Ted Kolderie’s ‘split-screen’ approach in which “early-adopters pick up the new, however primitive [and] those who prefer the traditional may stay with the traditional, but may not suppress the innovative for those who do want that” (emphasis added). The idea that one group has the right to force everyone else to receive education in the way they think is best – the methodology of which has not fundamentally changed in over 100 years – is absurd, yet, as much as I like his idea, the logical, rational side of my brain is jumping up and down and yelling about how it is not possible within our current political system.

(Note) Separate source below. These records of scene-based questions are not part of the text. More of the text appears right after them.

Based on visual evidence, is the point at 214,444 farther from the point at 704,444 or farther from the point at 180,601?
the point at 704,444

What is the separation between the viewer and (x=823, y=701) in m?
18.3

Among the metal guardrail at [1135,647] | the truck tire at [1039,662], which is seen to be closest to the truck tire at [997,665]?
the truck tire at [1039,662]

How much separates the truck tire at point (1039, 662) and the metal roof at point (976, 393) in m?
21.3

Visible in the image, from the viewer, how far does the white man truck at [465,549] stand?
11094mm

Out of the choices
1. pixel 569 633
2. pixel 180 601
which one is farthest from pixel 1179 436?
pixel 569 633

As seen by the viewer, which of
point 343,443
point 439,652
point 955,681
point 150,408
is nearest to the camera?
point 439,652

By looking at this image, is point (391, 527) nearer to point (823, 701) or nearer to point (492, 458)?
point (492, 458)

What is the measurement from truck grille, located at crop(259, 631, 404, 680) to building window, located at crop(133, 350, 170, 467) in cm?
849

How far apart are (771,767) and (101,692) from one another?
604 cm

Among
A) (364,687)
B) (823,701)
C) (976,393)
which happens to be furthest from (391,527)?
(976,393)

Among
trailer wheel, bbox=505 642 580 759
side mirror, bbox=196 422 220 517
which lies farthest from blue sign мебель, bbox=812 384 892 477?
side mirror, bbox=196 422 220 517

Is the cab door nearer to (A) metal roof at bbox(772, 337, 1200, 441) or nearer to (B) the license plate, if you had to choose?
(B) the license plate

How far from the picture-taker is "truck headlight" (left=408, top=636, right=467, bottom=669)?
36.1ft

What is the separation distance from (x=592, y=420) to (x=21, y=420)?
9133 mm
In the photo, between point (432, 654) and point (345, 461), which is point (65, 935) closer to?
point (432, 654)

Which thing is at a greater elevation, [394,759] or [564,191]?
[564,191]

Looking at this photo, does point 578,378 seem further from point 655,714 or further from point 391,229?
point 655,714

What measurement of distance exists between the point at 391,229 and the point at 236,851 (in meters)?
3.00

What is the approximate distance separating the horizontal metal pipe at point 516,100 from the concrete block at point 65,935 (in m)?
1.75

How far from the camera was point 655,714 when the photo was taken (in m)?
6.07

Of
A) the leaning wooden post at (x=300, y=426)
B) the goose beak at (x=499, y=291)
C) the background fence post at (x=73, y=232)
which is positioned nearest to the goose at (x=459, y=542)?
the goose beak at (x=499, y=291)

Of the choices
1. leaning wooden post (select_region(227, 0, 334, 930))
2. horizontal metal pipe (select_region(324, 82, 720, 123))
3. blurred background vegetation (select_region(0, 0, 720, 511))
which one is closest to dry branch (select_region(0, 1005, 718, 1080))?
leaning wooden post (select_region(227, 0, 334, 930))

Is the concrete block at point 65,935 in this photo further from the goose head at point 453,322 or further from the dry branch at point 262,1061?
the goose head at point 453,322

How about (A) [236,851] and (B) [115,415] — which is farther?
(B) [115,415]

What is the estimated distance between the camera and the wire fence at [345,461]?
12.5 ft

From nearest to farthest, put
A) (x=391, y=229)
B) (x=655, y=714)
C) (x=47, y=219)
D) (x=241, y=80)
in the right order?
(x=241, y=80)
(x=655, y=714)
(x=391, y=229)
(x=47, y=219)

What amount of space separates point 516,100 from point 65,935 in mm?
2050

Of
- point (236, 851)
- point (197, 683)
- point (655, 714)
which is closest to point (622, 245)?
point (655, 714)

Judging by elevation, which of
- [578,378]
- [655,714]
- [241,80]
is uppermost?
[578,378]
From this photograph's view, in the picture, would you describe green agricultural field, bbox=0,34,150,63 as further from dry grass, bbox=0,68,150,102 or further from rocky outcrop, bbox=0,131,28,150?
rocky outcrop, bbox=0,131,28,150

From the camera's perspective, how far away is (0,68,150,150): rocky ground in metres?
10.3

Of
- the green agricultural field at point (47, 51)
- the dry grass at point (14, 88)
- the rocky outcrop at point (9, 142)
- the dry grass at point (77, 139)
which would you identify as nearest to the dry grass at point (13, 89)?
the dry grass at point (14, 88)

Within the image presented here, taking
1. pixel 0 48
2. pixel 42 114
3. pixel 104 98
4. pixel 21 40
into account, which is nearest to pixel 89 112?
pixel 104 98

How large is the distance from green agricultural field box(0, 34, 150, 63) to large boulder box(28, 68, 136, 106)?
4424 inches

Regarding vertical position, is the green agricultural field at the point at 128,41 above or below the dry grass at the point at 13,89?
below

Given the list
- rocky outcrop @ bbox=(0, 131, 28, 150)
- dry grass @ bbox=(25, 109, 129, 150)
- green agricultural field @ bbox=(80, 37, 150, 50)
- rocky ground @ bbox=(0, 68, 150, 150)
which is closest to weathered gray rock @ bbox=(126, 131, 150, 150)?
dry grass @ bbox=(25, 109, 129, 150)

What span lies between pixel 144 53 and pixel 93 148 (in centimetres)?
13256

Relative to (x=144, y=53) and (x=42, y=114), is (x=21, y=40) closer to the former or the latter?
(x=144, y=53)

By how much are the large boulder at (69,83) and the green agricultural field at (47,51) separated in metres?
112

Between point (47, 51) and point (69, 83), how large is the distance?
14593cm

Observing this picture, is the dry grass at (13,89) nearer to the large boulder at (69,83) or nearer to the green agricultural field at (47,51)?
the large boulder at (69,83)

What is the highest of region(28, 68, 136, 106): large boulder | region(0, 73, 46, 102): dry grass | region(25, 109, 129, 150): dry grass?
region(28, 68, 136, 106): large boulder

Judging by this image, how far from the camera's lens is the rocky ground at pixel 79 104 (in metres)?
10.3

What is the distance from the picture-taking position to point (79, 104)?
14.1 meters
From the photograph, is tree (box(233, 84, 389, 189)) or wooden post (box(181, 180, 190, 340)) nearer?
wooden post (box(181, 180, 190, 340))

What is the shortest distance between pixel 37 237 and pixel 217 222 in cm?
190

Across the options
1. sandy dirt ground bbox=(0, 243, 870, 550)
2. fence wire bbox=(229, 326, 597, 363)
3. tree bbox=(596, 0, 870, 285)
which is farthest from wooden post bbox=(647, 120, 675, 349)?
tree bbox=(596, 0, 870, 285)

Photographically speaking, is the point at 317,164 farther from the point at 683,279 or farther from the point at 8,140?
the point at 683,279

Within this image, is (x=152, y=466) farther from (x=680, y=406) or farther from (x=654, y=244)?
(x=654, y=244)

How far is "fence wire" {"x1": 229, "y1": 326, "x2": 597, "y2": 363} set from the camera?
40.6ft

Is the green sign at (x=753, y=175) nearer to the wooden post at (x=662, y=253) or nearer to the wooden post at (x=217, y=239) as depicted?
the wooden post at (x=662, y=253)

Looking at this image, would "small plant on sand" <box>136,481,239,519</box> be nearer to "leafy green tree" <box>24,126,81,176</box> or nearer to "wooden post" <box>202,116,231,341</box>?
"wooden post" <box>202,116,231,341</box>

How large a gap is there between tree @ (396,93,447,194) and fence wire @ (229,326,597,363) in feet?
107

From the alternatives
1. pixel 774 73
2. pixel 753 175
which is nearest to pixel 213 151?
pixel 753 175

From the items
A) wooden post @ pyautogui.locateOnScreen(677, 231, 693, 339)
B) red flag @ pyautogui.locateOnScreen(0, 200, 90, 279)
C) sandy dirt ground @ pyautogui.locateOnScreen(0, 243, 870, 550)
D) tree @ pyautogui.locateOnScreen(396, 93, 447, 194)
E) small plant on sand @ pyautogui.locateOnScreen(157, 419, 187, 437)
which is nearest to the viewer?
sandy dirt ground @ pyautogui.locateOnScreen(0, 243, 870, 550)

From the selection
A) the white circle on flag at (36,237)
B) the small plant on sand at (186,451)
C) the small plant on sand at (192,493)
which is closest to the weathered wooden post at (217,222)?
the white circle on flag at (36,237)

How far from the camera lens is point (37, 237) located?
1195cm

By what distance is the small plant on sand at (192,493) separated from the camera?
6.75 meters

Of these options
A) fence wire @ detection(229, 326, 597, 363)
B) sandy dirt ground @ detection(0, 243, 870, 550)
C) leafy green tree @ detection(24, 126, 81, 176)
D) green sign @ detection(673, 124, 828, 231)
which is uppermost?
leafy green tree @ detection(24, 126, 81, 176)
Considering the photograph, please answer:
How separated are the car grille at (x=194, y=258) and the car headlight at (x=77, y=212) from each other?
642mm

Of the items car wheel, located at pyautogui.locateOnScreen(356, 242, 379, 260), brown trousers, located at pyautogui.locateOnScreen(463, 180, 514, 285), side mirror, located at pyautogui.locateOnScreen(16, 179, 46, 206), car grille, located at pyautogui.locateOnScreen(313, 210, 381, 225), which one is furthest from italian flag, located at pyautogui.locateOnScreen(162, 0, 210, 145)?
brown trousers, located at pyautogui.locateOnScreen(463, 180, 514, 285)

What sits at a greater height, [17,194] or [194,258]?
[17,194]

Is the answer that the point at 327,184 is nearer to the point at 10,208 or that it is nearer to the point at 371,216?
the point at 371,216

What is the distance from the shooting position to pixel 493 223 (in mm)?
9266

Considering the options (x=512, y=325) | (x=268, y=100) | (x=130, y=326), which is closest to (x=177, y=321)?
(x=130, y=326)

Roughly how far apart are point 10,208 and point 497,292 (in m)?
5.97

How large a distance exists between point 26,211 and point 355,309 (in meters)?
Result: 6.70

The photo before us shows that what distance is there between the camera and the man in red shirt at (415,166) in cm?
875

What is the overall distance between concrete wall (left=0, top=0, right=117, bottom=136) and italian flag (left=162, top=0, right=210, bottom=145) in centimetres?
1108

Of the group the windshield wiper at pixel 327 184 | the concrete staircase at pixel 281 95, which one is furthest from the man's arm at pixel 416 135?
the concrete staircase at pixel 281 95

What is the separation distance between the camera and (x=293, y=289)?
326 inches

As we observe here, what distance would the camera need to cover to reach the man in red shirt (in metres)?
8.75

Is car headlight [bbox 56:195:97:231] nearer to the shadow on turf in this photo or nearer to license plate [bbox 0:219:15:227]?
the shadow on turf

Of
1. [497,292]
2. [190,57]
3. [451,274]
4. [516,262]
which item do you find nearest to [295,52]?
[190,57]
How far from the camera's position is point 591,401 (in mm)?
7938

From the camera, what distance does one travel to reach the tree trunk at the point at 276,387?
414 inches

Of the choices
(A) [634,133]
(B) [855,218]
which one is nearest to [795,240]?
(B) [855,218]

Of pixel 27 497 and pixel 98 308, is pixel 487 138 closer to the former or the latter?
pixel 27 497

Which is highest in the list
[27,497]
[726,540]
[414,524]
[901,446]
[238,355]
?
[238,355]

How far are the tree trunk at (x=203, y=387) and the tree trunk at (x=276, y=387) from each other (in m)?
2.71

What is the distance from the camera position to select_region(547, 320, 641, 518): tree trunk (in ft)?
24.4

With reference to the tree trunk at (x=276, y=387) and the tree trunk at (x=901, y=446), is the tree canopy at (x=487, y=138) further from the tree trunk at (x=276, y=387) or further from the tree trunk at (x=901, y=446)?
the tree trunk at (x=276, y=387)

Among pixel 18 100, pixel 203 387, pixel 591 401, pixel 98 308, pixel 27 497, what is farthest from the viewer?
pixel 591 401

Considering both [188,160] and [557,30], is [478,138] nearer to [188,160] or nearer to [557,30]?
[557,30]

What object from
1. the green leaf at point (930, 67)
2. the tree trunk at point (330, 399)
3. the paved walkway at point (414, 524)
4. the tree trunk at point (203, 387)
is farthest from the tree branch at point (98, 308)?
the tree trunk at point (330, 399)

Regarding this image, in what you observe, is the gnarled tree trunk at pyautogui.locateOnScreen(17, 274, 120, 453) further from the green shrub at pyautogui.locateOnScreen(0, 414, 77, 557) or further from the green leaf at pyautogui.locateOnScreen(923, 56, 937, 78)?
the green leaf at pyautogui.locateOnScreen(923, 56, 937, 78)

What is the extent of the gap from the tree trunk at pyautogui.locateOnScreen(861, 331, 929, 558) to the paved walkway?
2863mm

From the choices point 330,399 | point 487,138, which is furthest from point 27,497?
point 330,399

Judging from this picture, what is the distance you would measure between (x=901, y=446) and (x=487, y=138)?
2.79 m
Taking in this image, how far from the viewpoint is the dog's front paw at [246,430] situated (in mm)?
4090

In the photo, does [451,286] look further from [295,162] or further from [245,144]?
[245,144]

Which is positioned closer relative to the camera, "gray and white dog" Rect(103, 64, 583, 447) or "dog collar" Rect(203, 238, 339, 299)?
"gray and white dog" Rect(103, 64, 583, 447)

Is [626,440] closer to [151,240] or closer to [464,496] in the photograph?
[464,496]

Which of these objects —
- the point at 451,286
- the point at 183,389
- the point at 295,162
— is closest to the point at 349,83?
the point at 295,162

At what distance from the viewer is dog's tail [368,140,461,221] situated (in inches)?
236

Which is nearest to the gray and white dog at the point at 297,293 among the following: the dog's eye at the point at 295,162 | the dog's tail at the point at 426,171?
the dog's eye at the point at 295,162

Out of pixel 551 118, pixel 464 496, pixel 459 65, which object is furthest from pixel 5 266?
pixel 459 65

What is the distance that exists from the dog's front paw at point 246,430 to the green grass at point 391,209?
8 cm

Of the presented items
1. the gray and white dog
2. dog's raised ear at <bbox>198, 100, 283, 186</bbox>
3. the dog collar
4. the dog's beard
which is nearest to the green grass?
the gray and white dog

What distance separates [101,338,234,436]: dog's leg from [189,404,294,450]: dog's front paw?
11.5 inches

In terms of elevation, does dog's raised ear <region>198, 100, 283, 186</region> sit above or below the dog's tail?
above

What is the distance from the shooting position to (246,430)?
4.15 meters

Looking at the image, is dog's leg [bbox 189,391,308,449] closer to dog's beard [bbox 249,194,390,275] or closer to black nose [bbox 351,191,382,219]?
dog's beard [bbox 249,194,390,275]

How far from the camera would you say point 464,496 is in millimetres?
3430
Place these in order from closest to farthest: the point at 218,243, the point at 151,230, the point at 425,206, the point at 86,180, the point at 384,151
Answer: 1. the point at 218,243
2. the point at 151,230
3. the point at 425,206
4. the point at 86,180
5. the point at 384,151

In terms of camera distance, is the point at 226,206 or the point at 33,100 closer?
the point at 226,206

I hope that more and more people, parents, students, educators, and those who wear none of those titles can come together in sufficient numbers in places like this and in the physical world to wrest the attention of those elected to do the people’s work from their concentration on the offerings of the best lobbyists money can buy long enough to see that tweaking a system as broken as this one yields nothing and that there are people available to offer replacements that can get our country back on the path to offering a real education to all its citizens.

Tom Vander Ark
2/26/2013

Email comment from informed NJ reformer:
In addition to leading innovation in education design, we have to expand the national conversation about assessment. I was hoping charters would have taken the lead on this, but many have simply mastered the art of teaching students to test well with the traditional assessment paradigm. There's nothing wrong with standardized testing if our definition focuses on standardizing the process through which multiple sources of evidence of learning can be intelligently analyzed. Continuing to cooperate with testing standardized content and test-taking skills will ultimately undermine any education innovation, no matter how cutting-edge and effective.